__Text excerpt__
____________________

Trading with $30 a Week Habit

27 03 2012

One thing that always amazes me in the speed in which some bloggers finish off the sets they collect.

Already in the last month I’ve seen two or three posts about the completion of 2012 Topps Series 1 and one or two more regarding the completion of  some of the insert sets as well.  Meanwhile I’m still trying to track down the final three cards for my 2007 Topps set.

Seriously.  Go ahead and look.  Click on the link above that says “Baseball wants 1980-now” (hint, nudge, plug).  You’ll see that I’m also three cards from completing my 2009 set, two cards from completing the 2010 set,  and about fifty cards short of declaring my  2011 set complete.  And as of now I’m about eighty cards short of completing this years release.

I’m sure some bloggers just have bought more cards than I have.  And that’s fine.  I will say that I’m not one to purchase singles to complete sets unless I’m getting a super good deal.  $1 for a 1990 Score Ken Griffey Jr?  No thanks.  That’s like 1/7th the value of the set.  I’ll just keep holding out for a trade instead.

So when I see someone who has wantlists for sets that I collect, too, I’m eager to get a trade completed.  So when I saw that  $30 A Week Habit was collecting (I believe he’s since completed) the 2012 Topps set, I was quick to email him.  Our trade was done in a matter of days.

____________________

__Record list__

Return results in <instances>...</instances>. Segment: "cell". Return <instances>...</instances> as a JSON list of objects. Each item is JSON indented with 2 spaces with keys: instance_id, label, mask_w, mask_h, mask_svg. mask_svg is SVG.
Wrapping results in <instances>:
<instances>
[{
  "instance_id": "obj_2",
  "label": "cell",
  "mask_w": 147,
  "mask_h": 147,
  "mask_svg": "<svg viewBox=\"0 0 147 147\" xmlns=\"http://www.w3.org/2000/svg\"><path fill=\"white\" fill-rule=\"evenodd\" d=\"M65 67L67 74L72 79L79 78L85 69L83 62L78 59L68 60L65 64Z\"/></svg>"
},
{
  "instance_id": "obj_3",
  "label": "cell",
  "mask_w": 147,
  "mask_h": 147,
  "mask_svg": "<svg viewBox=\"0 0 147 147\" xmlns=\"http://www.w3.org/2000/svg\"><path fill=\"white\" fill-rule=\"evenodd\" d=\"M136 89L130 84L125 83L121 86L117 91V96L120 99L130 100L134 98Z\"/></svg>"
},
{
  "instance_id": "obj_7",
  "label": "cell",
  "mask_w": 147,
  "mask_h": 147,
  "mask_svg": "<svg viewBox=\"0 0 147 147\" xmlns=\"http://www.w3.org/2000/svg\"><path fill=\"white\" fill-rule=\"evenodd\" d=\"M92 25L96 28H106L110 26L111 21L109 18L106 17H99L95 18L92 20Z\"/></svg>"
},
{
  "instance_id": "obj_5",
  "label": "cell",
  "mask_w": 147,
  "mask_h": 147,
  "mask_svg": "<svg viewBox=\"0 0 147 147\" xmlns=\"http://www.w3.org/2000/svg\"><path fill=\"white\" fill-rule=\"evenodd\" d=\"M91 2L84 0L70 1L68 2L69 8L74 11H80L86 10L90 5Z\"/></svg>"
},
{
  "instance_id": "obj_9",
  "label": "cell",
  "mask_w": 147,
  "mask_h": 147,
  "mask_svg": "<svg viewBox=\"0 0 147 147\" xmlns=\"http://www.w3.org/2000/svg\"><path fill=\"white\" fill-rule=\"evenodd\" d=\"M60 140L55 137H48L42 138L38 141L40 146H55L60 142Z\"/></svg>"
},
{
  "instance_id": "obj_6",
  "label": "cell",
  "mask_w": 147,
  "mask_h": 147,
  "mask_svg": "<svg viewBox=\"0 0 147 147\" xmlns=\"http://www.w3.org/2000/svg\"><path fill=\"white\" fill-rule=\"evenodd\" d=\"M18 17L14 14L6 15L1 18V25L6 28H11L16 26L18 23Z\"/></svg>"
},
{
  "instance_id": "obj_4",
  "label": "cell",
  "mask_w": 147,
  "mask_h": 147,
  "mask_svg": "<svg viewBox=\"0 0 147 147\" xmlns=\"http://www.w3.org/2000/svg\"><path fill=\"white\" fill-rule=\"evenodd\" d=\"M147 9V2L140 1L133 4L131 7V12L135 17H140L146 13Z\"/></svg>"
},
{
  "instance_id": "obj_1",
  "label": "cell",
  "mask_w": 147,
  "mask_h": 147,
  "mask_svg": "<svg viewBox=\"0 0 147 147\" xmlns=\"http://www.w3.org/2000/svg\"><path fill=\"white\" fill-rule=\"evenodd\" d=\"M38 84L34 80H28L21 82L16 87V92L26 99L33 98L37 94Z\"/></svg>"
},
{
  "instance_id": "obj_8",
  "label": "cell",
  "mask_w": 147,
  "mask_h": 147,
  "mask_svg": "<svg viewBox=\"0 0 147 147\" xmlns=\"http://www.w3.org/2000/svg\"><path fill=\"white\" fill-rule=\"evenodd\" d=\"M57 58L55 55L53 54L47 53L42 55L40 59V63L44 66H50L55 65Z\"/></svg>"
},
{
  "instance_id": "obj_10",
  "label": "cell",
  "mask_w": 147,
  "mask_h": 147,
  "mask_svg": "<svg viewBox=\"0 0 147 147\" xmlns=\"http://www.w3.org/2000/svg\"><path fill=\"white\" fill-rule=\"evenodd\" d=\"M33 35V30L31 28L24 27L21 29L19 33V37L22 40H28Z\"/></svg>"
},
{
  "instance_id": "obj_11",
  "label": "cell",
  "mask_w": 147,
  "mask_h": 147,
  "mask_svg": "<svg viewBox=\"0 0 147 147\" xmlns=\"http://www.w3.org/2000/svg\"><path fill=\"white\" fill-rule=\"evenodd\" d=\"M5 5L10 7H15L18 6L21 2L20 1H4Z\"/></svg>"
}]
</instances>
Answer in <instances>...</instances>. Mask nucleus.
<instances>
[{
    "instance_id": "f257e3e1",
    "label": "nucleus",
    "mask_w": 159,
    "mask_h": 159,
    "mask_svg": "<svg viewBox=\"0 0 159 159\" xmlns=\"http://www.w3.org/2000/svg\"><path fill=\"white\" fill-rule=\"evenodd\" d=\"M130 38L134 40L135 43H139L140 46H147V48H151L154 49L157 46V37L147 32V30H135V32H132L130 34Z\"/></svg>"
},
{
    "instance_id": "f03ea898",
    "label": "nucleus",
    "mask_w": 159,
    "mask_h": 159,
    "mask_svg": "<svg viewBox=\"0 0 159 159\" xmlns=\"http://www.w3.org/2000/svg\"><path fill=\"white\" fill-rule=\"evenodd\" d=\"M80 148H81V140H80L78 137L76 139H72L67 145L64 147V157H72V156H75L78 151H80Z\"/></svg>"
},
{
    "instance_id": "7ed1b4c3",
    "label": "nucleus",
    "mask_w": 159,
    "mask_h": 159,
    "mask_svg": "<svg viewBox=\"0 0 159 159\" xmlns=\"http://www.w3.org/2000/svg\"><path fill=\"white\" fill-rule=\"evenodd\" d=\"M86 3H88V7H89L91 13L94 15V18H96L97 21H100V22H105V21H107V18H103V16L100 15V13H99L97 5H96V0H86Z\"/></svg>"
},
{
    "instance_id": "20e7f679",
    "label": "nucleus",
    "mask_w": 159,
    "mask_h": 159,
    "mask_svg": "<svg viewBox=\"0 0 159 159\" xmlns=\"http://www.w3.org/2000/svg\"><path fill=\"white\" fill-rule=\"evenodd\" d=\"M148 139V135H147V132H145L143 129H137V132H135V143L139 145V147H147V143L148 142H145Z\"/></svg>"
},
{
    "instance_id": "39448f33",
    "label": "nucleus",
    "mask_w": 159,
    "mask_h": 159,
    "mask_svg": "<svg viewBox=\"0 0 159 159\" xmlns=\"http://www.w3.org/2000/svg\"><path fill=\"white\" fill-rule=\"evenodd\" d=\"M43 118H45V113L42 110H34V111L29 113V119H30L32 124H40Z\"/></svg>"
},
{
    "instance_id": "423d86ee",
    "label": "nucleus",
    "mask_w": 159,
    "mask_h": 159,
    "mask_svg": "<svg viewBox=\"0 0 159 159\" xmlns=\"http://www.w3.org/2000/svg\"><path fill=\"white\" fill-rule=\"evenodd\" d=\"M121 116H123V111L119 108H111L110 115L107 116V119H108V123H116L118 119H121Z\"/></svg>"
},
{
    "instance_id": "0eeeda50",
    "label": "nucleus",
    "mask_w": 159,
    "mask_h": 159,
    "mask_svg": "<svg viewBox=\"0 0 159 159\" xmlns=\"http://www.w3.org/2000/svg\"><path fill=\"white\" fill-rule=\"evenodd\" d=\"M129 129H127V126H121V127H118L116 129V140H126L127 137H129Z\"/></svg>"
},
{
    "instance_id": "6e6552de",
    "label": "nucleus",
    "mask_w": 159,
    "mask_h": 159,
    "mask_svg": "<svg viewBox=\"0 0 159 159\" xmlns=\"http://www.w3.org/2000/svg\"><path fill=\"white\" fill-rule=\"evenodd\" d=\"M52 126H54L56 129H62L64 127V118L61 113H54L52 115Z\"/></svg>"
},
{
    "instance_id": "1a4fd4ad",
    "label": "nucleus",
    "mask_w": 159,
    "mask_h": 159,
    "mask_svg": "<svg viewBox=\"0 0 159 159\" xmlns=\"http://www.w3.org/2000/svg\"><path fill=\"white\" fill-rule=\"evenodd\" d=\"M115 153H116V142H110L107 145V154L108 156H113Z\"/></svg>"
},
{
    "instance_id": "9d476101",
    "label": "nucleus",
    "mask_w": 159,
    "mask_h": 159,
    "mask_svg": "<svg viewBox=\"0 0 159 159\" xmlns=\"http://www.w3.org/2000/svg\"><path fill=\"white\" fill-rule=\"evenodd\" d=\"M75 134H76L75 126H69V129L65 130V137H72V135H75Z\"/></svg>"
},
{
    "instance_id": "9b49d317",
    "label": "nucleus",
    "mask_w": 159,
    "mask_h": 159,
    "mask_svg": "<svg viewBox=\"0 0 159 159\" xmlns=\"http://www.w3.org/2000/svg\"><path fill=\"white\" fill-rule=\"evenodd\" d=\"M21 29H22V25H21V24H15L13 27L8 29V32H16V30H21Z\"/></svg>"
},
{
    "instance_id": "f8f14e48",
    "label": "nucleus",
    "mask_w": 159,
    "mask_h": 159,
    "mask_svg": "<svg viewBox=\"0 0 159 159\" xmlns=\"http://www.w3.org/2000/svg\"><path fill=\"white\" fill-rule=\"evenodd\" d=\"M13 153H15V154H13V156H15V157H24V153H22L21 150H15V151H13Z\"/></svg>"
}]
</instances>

____________________

__Task instructions__
1: From the card-trading blog post, copy everything from "So when I see" down to "matter of days.".
2: In the card-trading blog post, why does the author refuse to pay $1 for a 1990 Score Ken Griffey Jr? Answer in one to three sentences.
3: Pick up the card-trading blog post after its last sentence and keep writing.

__Task results__
1:
So when I see someone who has wantlists for sets that I collect, too, I’m eager to get a trade completed.  So when I saw that  $30 A Week Habit was collecting (I believe he’s since completed) the 2012 Topps set, I was quick to email him.  Our trade was done in a matter of days.

2: The author only buys singles to finish a set when the deal is very good, and $1 for that card would be about one-seventh of the value of the whole set. The author would rather keep waiting for a trade.

3:
This by far is the best card he sent:

It’s one of my new favorites.  Sorry J.P. Arencibia, but your place on the top ten list seemed tenuous at best.  I’d slot Cabrera in at #5, and knock everyone else down accordingly.

I’m sorry I don’t have the thousand words to devote to this one right now, but it is a pretty awesome shot that you don’t see very often on cardboard.  And it’s perfectly oriented to boot.

Unlike this disaster of a Chris Iannetta card.  I realized while looking at this one that it’s the first time the phrase “worst card” popped into my mind.  After almost two hundred cards, I take that as a sign of how good the photography in this set actually is.  I’m telling you that years from now we will use the word “underrated” when talking about 2012 Topps.

Either make this a horizontal card, use that airbrush to clear out that Phillie in the foreground, or find a new shot of Iannetta altogether.  Bleah.

I’m not going to show any of the 2011 Topps he sent, because it was mostly standard baseball card shots that I needed.  But I will show one of the handful of Kimball Champion minis he sent, because how awesome is Castro’s pose on the bottom of that one?  I’m pretty sure that he’s in mid Kalinka there, which is part of the Cubs new strategy of winning through distraction.  And should I note the irony of the guy who committed twenty-seven errors and sported a .950 fielding percentage in 2010 being called a “champion base ball fielder” in 2011?

At some point I’ll have to add the Updates and Highlights portions of the Kimball set to my list as well, but I’m still not sure whether I’m going to collect the set as well, so that’s on hold for now.

And if I see you are collecting the 2012 Topps set, I’ll probably be in touch with you as well.  Or you can contact me now and then you won’t have to wait.  I’m totally cool with that, too.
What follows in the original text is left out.